Rund 150 Kinder von der ersten bis zur sechsten Klasse werden dort von Montag bis Freitag unterrichtet. "Die Griechische Schule wurde damals gegründet, weil so viele Gastarbeiter aus Griechenland kamen. Sie arbeiteten aber oft nur für ein paar Jahre hier, und dafür die Kinder auf eine deutsche Schule zu schicken, hätte sich nicht gelohnt. Das wäre, zurück in Griechenland, nicht anerkannt worden", erläutert Grigorios Delavekouras, griechischer Generalkonsul in Düsseldorf, die Ursprünge. Der griechische Staat habe sich deshalb damals entschlossen, Schulen in ganz Deutschland zu eröffnen. Noch heute ist er Träger aller dieser Schulen.

Doch ist dieser Ansatz der 60er und 70er Jahre nicht längst überholt? "Heute kommen ein Teil der Kinder, weil deren Eltern ihre eigene Kultur wahren möchten", meint Delavekouras. So sehen es auch Nicole Mayer Dimakopoulou und ihre Mitstreiter: Schließlich seien ihre Kinder vorrangig weder deutsche noch griechische Bürger, sondern irgendwie beides, Mittler der Kulturen. Dies fördere der bilinguale Unterricht an der Grundschule und später am Gymnasium in besonderer Weise. Hinzu kommt: Laut Schulleitung ist seit kurzem ein nicht unerheblicher Teil der Schüler, wenn er anfängt, wie in früheren Zeiten gerade erst aus Griechenland eingereist und kann deshalb noch kein Deutsch. Das wiederum hat die Sozial- und Finanzkrise mit sich gebracht. "Viele Griechen sind seither nach Deutschland gekommen, in Düsseldorf leben derzeit etwa 14 000", sagt Konsul Delavekouras. Wegen des großen Andrangs fördert der Staat trotz knapper Mittel und Sparauflagen deshalb weiterhin die Schule. Das hatte vor ein paar Jahren noch anders ausgesehen: Da sollte die Schule nämlich geschlossen werden, die Eltern protestierten - mit Erfolg.
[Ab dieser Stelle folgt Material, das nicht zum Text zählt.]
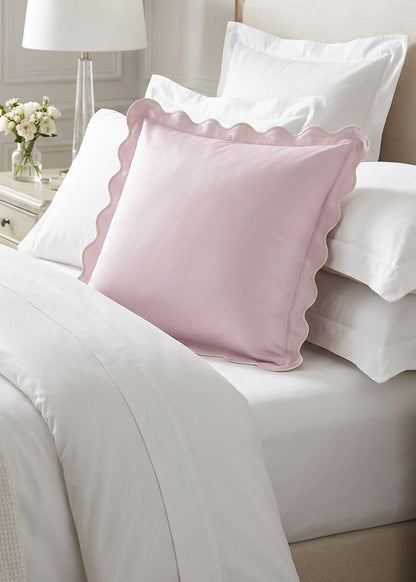 Pink square pillow sham with scalloped edges on a bed with white bedding.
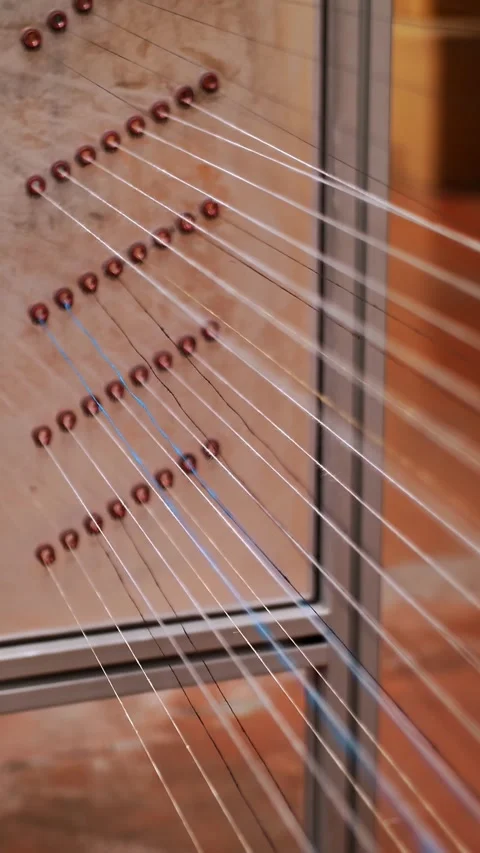 Thread. close-up. dyeing and drying of threads for further fabric production by Stock Footage 318683619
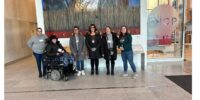 Group of women with one wheelchair user in front of a painting at a museum.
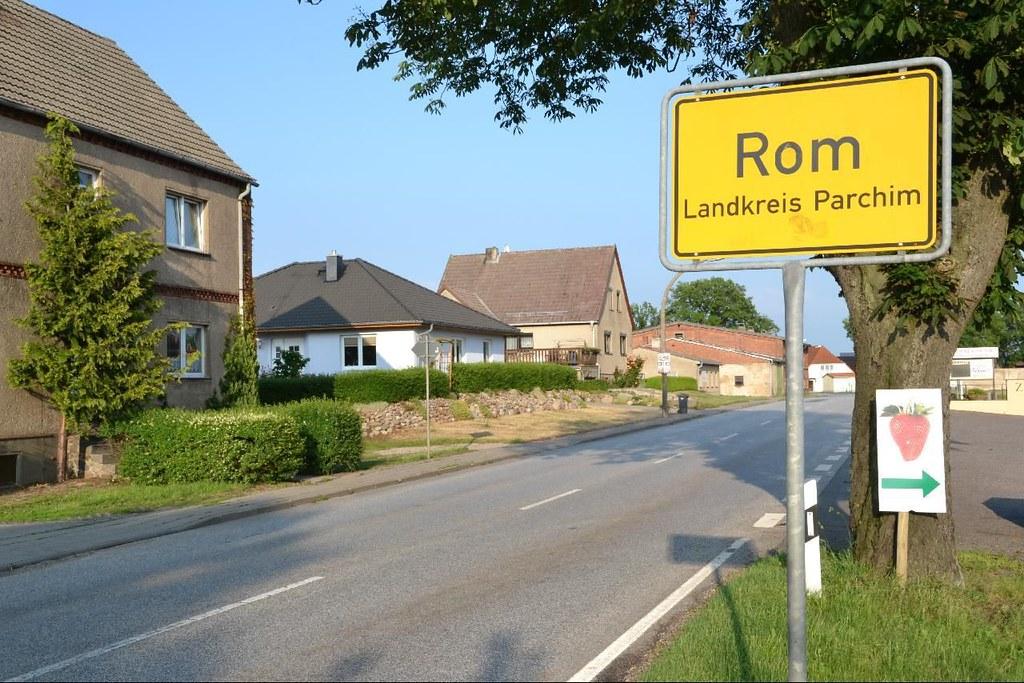 Das Foto zeigt eine Ortseinfahrt mit ländlicher Bebauung. Rechts ein gelbes Ortsschild mit der Aufschrift
Rom
Landkreis Parchim
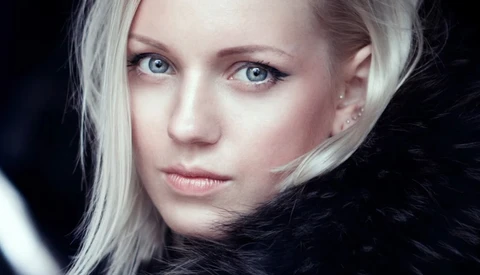Woman with platinum blonde hair and blue eyes gazing toward camera against dark background.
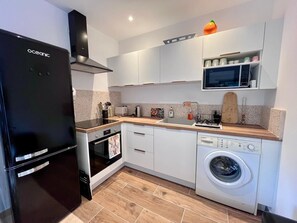 A compact kitchen with a black refrigerator, a microwave, a washing machine, and a sink. - Two-bedroom apartment with a pool and garden—between Aix-en-Provence and the Luberon—perfect for families! (Pertuis)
Ganz zur Freude von Odysseus Trikos, dem Leiter der Grundschule. Er ist vor allem froh, dass der Elternbeirat immer wieder Geld sammelt für neue Anschaffungen. Auf die neuen Whiteboards ist er besonders stolz: "Sie machen das interaktive Lernen so einfach möglich."

Auch die Kinder finden die Alternative "total cool", wie Viertklässlerin Anastasia sagt. Dass sie auf der Griechischen Schule nicht nur den Umgang mit dem Whiteboard, sondern auch die Kultur ihrer Eltern bewahren lernen soll, ist ihr wie den anderen Kindern - zumindest in der Grundschule - egal. Am schönsten in der Schule sei doch, dass man dort jeden Tag seine Freunde treffen kann, findet sie.